WORK INSTRUCTIONS —
[1] Name each disaster in the climate disasters article below that is given a figure for people displaced, along with that figure.
[2] Please reproduce the climate disasters article below word for word, everything from "The study shows" down to "UK and Ireland.".

EXCERPTED TEXT —
* start *
The ten most financially destructive climate disasters in 2022 cost at least $200 billion while causing extreme human suffering from food insecurity, drought, mass displacements and the loss of life.
Each of the 10 costliest extreme events influenced by the climate crisis caused more than $3 billion in damage, according to a study by Christian Aid, “Counting the Cost 2022: A Year of Climate Breakdown,” that was published Tuesday.
But as most of the estimates are based only on insured losses, the true financial costs are likely to be higher as the human costs are often uncounted.
The study shows the costs are usually higher in richer countries as they have higher property values and can afford insurance.
Some of the most devastating weather events this year, however, hit poorer nations which have “contributed little to causing the climate crisis and have the fewest buffers with which to withstand shocks,” according to Christian Aid, a relief and development agency based in the UK and Ireland.
“No corner of the globe was spared from the costliest climate impacts in 2022 with all six populated continents represented in the top 10,” it said.
“Having ten separate climate disasters in the last year that each cost more than $3 billion points to the financial cost of inaction on the climate crisis. But behind the dollar figures lie millions of stories of human loss and suffering. Without major cuts in greenhouse gas emissions, this human and financial toll will only increase,” CEO Patrick Watt was quoted as saying in the report. “The human cost of climate change is seen in the homes washed away by floods, loved ones killed by storms and livelihoods destroyed by drought. This year was a devastating one if you happened to live on the front line of the climate crisis.”
Hurricane Ian, which struck the US and Cuba in September, is estimated to have the highest cost, reaching at least $100 billion, while displacing 40,000 people.
According to World Bank estimates, floods taking in Pakistan from June to September, caused $30 billion in damage, displacing 7 million and killing more than 1,700 people.
However, due to the difficulty in obtaining insurance, only $5.6 billion of the losses were covered, according to the report.
Europe ravaged by heatwaves and drought
The summer heat wave and drought ravaging the UK and Europe cost more than $20 billion in losses while floods in China during the summer cost at least $12.3 billion, displacing 239 people.
Europe is responsible for about 18% of human-caused greenhouse gas emissions, said the report.
Floods affecting Australia, from Feb. 23 to March 31, led to a loss of at least $7.5 billion and forced more than 60,000 to move, said Christian Aid.
February’s Storm Eunice in Europe and the UK cost more than $4.3 billion, leading to 16 deaths while Hurricane Fiona in the Caribbean and Canada in September caused losses of more than $3 billion in two weeks. Hurricane Fiona displaced over 13,000 people with 25 deaths.
“The UK did not escape the ravages of climate change in 2022 with both Storm Eunice and the summer heatwave taking their toll. These set both a new UK windspeed record and highest temperature record. This underlines the need for policies to accelerate the transition to net zero and the folly of the decision to open a new coal mine in Cumbria,” said Watt.
* end *
EXCERPTED RECORDS —
* start *
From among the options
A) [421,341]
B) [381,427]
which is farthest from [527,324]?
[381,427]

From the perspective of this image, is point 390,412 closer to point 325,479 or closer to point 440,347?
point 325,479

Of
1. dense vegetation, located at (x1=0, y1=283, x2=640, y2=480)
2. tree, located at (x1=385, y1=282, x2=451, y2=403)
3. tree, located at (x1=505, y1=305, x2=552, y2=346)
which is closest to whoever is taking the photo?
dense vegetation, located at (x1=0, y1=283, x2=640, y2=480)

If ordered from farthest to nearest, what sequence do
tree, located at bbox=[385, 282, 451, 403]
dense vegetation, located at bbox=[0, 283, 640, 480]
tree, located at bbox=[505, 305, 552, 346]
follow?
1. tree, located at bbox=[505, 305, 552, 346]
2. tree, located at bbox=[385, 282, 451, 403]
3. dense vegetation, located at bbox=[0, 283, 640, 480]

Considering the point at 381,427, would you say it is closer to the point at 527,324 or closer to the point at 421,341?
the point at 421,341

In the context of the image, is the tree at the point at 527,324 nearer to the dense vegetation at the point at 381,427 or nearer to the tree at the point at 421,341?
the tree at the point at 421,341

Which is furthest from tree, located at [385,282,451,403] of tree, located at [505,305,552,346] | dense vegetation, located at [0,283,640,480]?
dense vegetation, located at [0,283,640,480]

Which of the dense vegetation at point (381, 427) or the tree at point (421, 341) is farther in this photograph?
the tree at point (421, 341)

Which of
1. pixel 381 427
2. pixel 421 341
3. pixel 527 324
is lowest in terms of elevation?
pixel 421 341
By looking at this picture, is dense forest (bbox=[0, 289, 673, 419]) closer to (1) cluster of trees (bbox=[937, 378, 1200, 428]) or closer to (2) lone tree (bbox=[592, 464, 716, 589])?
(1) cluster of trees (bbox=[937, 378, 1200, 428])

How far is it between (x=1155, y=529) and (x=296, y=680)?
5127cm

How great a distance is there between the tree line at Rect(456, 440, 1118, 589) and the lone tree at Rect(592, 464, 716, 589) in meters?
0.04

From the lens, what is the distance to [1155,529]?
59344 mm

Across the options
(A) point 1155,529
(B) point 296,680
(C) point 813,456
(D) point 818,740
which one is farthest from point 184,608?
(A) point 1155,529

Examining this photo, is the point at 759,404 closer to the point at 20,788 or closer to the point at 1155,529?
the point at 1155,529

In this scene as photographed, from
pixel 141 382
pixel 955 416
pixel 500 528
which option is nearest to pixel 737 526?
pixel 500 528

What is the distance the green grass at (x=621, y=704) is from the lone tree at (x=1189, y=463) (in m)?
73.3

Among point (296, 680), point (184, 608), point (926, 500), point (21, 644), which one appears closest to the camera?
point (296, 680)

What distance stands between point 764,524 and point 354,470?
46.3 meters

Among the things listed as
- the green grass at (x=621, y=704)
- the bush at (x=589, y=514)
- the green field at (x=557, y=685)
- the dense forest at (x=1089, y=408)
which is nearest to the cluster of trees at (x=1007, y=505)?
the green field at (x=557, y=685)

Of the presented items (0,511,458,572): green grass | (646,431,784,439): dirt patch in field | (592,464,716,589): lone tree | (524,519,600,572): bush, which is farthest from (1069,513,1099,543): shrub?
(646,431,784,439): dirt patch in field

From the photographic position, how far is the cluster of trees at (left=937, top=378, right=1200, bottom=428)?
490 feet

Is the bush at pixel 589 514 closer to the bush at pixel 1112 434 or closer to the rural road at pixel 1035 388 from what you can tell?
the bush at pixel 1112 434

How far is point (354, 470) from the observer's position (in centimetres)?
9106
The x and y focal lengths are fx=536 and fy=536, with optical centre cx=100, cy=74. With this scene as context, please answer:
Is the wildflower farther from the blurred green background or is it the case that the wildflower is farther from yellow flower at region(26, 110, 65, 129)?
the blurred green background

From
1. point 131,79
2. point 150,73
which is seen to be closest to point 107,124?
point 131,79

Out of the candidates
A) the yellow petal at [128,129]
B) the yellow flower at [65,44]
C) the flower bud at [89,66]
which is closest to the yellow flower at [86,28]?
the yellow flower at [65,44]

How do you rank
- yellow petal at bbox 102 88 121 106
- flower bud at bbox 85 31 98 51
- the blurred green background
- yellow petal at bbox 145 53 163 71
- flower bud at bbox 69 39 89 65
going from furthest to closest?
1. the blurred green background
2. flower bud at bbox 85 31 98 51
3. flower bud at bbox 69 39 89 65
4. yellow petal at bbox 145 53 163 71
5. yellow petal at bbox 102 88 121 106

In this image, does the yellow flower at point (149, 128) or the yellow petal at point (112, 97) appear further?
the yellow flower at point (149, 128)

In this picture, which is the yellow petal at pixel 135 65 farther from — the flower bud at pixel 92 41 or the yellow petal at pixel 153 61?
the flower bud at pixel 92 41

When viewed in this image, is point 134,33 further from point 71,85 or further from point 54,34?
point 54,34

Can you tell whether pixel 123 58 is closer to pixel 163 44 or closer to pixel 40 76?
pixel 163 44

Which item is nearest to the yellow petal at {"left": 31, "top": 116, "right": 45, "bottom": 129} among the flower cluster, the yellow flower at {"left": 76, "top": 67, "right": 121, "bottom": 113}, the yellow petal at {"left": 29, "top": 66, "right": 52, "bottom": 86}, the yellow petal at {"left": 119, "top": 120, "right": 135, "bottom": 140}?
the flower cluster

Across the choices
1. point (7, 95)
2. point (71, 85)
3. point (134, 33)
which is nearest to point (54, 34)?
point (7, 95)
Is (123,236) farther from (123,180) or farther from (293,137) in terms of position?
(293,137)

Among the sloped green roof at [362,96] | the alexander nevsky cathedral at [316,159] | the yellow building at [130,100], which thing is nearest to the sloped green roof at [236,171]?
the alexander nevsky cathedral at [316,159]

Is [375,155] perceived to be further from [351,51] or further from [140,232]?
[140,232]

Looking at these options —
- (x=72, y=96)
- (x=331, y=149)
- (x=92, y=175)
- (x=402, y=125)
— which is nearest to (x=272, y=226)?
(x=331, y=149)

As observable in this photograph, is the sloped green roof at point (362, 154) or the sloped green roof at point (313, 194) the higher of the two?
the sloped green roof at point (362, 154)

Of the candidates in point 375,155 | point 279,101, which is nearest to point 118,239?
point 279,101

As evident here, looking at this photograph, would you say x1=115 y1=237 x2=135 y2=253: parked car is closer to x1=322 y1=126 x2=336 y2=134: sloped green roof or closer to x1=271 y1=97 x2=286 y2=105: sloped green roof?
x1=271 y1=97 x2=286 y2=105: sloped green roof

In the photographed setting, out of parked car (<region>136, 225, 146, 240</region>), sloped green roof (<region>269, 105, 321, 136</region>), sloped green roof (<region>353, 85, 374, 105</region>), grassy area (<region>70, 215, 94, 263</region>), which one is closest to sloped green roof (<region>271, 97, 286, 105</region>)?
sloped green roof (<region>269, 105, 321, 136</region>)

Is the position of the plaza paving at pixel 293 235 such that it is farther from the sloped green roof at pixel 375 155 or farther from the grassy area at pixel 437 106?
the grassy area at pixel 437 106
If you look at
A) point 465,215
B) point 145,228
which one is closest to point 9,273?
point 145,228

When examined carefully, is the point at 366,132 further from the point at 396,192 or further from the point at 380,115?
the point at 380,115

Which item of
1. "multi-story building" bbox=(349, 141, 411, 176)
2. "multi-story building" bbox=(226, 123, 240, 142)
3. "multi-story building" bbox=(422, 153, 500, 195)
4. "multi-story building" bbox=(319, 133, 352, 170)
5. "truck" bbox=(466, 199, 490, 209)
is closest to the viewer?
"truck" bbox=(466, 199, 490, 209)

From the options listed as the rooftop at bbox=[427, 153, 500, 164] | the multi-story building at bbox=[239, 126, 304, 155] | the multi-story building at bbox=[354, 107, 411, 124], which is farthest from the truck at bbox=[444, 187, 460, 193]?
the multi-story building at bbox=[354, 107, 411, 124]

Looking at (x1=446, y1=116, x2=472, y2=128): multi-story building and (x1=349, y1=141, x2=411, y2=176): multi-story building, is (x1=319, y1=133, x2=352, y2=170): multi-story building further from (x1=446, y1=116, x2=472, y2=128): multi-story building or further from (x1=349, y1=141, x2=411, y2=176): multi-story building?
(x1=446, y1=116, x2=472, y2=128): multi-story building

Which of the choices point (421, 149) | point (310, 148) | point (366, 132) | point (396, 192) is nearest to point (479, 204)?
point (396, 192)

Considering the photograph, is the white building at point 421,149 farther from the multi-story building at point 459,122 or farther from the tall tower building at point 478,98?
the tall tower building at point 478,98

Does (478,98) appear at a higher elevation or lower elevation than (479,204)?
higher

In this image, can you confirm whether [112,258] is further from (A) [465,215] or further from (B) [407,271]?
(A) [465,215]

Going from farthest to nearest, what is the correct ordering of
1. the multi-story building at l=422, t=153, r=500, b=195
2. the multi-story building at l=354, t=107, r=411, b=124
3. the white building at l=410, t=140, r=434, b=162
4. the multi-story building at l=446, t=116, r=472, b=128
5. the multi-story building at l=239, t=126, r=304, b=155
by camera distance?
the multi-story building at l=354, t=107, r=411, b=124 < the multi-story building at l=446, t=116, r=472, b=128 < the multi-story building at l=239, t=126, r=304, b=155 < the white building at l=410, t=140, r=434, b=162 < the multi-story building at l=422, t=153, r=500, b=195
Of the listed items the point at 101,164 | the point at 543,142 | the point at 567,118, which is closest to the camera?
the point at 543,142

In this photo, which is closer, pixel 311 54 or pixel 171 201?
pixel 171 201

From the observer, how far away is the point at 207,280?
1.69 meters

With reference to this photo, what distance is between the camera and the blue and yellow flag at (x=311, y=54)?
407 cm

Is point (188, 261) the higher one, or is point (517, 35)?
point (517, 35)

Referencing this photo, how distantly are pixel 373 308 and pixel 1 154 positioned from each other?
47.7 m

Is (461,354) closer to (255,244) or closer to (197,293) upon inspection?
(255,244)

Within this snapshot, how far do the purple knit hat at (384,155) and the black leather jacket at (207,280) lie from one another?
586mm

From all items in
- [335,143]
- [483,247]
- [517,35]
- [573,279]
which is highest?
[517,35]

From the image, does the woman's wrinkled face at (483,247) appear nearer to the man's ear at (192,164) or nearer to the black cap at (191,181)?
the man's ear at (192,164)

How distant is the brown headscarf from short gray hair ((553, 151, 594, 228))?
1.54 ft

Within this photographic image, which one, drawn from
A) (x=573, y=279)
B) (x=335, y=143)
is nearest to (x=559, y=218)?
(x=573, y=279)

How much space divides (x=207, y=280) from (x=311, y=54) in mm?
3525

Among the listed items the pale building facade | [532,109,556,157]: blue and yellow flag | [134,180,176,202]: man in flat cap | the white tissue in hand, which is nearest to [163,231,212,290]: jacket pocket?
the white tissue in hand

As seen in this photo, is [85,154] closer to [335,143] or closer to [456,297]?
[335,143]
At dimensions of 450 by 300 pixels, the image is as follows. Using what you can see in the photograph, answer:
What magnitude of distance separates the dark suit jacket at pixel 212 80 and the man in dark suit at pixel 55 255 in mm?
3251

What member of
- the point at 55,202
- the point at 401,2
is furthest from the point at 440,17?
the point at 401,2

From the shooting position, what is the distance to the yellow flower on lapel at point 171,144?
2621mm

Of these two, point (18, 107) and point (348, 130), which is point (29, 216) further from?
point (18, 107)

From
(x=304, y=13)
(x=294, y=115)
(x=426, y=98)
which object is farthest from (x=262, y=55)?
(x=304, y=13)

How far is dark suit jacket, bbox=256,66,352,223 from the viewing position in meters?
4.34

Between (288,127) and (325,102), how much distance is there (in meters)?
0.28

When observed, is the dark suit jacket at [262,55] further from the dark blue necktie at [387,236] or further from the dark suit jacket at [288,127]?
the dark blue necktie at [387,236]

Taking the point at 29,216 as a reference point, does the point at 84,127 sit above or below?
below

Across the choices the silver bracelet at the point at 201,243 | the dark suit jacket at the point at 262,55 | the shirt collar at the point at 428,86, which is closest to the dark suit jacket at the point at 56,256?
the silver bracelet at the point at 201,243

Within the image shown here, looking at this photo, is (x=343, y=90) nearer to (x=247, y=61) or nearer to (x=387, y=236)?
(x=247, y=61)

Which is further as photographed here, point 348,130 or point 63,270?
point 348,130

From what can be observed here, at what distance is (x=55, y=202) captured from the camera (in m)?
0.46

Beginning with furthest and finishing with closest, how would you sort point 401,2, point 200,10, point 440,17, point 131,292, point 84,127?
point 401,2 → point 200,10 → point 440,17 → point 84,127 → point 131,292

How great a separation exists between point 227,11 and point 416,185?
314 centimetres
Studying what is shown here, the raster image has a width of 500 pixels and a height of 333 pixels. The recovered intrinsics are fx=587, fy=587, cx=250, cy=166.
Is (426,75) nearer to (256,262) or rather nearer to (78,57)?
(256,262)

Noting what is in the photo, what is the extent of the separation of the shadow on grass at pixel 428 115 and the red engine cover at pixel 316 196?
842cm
* end *
TASK RESULTS —
[1]
- Hurricane Ian (US and Cuba): 40,000 people
- Floods in Pakistan: 7 million
- Floods in China: 239 people
- Floods in Australia: more than 60,000
- Hurricane Fiona (Caribbean and Canada): over 13,000 people

[2]
The study shows the costs are usually higher in richer countries as they have higher property values and can afford insurance.
Some of the most devastating weather events this year, however, hit poorer nations which have “contributed little to causing the climate crisis and have the fewest buffers with which to withstand shocks,” according to Christian Aid, a relief and development agency based in the UK and Ireland.